# Rockwell RS Logix 5000 und Libnodave



## jack911 (27 Juli 2010)

Hallo,

gibt es etwas vergleichbares wie Libnodave für Rockwell Steuerungen?

Danke


----------



## marlob (27 Juli 2010)

Was willst du genau machen?
Wenn du nur Werte aus der Steuerung auslesen willst, bringt RSLinx schon eine
Lösung mit (ich meine über DDE).


----------



## marlob (27 Juli 2010)

Hier http://sps-forum.de/showthread.php?t=24927
gibts noch ein paar Links zu dem Thema. Ich kenne aber keine der Bilbliotheken.


----------



## andreas55 (3 August 2010)

Hier http://greiter-software.de/projekte/projekte.html
wurde ein Tool programmiert um Daten von einer Allen - Bradley SPS auszulesen und zu beschreiben


----------



## knarf (5 August 2010)

Hallo,
von Rockwell gibt es ein RSLinx SDK (Software Development Kit).
Wir haben dies im Einsatz.

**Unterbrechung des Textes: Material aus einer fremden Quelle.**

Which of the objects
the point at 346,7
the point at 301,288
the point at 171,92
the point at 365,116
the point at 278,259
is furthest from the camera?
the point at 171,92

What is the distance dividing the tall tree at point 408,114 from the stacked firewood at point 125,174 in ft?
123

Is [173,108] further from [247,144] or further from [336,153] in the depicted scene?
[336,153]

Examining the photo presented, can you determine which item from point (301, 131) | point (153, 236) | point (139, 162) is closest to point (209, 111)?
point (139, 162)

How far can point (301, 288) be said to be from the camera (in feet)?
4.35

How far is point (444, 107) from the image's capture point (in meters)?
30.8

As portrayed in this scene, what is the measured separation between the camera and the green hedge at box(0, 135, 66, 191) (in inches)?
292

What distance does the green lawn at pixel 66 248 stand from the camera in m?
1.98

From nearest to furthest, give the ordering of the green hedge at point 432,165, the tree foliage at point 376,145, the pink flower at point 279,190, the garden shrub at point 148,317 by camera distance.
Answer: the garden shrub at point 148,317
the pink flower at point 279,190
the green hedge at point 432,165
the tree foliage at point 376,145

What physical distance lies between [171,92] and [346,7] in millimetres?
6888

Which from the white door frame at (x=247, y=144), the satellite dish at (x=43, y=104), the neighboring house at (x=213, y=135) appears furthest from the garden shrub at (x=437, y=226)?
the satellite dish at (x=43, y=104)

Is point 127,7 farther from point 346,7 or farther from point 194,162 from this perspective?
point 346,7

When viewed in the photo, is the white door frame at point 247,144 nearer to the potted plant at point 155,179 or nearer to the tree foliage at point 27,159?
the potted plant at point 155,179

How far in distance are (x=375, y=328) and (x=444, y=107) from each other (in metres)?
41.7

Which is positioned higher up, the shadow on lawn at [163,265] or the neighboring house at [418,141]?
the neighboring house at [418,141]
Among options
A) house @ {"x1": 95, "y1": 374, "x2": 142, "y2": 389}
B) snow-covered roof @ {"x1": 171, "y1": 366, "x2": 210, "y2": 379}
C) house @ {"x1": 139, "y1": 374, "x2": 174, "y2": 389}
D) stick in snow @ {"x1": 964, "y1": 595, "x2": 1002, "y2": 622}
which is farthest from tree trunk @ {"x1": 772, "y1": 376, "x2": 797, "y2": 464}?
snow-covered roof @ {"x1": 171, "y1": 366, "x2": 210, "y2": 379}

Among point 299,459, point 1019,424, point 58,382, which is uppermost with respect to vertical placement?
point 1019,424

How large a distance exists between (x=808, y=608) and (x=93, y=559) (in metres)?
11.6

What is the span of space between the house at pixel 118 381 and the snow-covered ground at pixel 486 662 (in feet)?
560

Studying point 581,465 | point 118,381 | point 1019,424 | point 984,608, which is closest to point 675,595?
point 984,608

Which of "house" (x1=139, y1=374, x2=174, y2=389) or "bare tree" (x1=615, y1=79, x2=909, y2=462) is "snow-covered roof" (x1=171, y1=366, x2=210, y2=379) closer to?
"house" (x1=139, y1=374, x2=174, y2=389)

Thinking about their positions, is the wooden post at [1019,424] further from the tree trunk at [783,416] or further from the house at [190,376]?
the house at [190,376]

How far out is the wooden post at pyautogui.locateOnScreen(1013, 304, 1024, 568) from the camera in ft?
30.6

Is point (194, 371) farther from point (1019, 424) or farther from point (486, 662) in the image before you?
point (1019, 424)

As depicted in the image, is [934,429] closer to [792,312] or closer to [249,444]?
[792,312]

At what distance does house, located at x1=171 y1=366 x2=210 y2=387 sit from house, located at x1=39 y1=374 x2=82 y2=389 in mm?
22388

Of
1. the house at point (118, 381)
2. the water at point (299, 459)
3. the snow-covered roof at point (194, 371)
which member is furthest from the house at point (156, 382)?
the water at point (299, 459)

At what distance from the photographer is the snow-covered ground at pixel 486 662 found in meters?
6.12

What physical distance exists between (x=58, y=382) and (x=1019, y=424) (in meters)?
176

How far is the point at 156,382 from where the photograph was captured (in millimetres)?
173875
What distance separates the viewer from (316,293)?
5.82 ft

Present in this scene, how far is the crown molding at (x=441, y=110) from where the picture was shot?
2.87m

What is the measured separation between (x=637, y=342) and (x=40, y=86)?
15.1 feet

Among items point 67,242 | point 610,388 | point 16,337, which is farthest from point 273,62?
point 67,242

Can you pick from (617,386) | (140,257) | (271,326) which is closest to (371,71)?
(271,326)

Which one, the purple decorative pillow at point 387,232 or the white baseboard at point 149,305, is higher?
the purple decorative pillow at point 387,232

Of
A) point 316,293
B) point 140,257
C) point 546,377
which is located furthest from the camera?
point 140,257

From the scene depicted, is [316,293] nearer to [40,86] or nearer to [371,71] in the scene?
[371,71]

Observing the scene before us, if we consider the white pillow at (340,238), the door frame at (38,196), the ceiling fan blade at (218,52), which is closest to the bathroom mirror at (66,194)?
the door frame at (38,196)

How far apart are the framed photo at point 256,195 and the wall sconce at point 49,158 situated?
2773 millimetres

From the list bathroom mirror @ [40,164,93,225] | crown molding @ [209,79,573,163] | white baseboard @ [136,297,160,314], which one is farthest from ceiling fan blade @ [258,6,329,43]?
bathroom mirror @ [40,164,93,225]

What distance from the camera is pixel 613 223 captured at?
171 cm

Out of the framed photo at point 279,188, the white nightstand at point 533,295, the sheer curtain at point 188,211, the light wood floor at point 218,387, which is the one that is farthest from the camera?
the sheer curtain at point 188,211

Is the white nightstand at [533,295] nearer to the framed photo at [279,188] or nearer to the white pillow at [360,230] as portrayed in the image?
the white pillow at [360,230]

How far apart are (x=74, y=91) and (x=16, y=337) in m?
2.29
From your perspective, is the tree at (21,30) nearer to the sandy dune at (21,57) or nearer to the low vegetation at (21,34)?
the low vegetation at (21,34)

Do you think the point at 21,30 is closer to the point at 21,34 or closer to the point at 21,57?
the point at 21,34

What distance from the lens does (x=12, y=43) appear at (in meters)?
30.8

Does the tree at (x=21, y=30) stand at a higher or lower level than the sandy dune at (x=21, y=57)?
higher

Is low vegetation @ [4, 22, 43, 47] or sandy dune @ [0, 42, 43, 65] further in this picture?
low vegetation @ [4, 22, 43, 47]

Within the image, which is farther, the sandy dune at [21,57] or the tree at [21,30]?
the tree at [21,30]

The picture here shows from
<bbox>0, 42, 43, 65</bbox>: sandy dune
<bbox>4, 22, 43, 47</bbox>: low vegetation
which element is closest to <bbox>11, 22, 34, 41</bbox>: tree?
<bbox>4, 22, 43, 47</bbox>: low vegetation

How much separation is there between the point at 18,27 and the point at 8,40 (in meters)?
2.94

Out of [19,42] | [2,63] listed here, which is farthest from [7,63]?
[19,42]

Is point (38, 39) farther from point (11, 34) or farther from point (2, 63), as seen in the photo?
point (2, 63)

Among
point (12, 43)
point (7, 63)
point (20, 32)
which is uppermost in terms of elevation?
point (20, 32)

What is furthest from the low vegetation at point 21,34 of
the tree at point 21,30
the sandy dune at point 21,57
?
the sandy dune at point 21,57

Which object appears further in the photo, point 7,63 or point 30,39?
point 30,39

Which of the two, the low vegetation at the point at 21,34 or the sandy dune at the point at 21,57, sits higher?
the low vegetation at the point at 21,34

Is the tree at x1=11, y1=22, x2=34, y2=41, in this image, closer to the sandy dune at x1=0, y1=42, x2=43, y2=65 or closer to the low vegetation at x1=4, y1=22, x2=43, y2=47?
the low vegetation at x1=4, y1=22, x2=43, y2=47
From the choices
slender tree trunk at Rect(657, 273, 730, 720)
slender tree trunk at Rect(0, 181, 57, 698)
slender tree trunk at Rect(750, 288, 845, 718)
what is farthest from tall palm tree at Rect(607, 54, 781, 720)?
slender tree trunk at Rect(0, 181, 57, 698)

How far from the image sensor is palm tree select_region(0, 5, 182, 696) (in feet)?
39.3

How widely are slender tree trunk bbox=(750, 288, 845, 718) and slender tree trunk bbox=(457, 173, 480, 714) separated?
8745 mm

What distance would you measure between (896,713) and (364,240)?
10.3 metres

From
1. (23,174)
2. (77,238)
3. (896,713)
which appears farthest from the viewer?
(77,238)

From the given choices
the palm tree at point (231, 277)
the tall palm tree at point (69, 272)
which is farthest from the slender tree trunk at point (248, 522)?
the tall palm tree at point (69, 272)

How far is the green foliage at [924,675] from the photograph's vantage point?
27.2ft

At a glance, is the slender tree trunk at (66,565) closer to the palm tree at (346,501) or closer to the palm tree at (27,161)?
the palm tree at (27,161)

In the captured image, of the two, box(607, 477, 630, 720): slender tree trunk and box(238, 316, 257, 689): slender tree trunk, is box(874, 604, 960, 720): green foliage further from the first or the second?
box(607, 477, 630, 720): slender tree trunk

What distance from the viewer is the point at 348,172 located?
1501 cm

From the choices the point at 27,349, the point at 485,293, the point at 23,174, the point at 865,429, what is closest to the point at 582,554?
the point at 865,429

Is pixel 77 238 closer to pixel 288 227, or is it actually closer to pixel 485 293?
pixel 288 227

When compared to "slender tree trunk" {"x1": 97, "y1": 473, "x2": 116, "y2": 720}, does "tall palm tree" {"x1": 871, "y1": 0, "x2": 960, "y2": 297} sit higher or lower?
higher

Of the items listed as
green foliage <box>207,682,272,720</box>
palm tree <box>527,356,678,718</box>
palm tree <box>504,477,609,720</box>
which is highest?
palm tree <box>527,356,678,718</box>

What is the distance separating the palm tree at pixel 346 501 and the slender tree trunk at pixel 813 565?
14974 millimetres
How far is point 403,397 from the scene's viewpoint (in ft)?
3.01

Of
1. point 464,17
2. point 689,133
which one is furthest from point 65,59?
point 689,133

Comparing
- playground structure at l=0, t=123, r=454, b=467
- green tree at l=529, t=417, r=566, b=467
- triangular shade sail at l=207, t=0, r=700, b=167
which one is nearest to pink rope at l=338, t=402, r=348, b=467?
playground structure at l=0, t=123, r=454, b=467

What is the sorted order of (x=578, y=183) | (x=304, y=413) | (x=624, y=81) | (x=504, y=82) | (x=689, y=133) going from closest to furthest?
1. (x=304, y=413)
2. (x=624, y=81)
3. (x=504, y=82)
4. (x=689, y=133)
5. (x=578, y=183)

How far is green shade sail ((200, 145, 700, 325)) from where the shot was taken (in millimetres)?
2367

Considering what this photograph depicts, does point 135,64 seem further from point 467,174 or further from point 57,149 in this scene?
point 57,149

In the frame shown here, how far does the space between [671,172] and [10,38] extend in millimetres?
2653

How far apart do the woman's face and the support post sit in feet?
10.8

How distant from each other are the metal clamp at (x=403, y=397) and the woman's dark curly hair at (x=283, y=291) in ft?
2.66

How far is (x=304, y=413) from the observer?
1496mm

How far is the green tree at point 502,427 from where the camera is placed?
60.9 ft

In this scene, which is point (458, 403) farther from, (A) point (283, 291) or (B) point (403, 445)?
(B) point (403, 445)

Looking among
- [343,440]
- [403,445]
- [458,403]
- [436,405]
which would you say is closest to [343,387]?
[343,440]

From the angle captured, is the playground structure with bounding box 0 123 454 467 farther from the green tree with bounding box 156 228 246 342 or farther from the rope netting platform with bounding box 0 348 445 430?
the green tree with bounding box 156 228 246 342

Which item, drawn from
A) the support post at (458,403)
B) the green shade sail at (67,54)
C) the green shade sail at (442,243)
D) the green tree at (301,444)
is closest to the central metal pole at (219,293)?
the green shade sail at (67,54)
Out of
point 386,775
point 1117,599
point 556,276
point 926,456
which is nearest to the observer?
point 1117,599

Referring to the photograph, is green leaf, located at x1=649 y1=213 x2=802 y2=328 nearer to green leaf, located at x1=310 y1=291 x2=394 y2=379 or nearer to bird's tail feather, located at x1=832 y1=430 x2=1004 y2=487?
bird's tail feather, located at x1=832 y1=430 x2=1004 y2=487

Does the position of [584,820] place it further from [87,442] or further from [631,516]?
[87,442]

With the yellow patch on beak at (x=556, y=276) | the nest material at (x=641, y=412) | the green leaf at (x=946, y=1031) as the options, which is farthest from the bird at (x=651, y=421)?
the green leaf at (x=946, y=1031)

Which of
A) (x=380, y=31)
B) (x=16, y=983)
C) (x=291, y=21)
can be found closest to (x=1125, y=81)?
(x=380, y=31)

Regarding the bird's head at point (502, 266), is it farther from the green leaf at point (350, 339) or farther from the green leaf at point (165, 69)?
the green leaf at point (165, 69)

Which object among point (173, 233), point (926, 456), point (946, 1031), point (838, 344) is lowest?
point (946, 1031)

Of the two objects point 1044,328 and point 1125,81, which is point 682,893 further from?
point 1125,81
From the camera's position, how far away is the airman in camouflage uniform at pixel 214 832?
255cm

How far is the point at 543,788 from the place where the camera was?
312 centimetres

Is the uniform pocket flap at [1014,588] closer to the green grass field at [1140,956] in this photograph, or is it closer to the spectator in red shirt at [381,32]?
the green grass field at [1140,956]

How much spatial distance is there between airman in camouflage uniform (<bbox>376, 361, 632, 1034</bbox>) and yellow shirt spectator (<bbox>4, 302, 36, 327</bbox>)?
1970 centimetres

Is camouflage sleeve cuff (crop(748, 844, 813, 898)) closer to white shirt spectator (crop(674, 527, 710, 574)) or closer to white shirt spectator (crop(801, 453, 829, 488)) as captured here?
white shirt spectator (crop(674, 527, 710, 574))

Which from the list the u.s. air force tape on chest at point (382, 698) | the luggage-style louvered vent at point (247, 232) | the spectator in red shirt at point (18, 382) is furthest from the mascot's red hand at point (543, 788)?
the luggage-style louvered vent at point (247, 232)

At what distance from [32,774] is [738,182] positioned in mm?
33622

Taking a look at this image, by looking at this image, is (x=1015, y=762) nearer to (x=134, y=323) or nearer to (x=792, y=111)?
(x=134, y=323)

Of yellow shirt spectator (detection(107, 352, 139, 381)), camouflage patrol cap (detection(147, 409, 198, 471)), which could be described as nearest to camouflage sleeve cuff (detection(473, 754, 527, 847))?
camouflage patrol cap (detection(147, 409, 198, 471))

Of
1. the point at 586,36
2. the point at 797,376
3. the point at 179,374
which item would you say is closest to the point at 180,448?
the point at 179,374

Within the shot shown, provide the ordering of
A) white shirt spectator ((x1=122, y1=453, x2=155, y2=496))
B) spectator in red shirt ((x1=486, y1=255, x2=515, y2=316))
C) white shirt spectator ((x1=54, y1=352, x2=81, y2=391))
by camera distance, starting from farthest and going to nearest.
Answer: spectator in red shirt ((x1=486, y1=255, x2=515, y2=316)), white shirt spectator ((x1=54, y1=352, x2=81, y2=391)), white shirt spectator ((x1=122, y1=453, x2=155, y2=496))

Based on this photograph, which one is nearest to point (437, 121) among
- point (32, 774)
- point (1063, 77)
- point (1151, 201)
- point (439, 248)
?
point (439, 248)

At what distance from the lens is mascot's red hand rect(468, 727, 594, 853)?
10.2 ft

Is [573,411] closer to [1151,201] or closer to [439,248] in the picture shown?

Es handelt sich um eine Sammlung von Header-Files, DLL und API's für alle Allen-Bradley Steuerungen. Mit dem SDK muß man aber in C bzw. C++ sehr fit sein.

Gruß Frank


----------



## marcengbarth (5 August 2010)

Hallo,

das habe ich eben gefunden: http://sourceforge.net/projects/opener/ Hört sich interessant an, werde ich bei Gelegenheit mal testen.


----------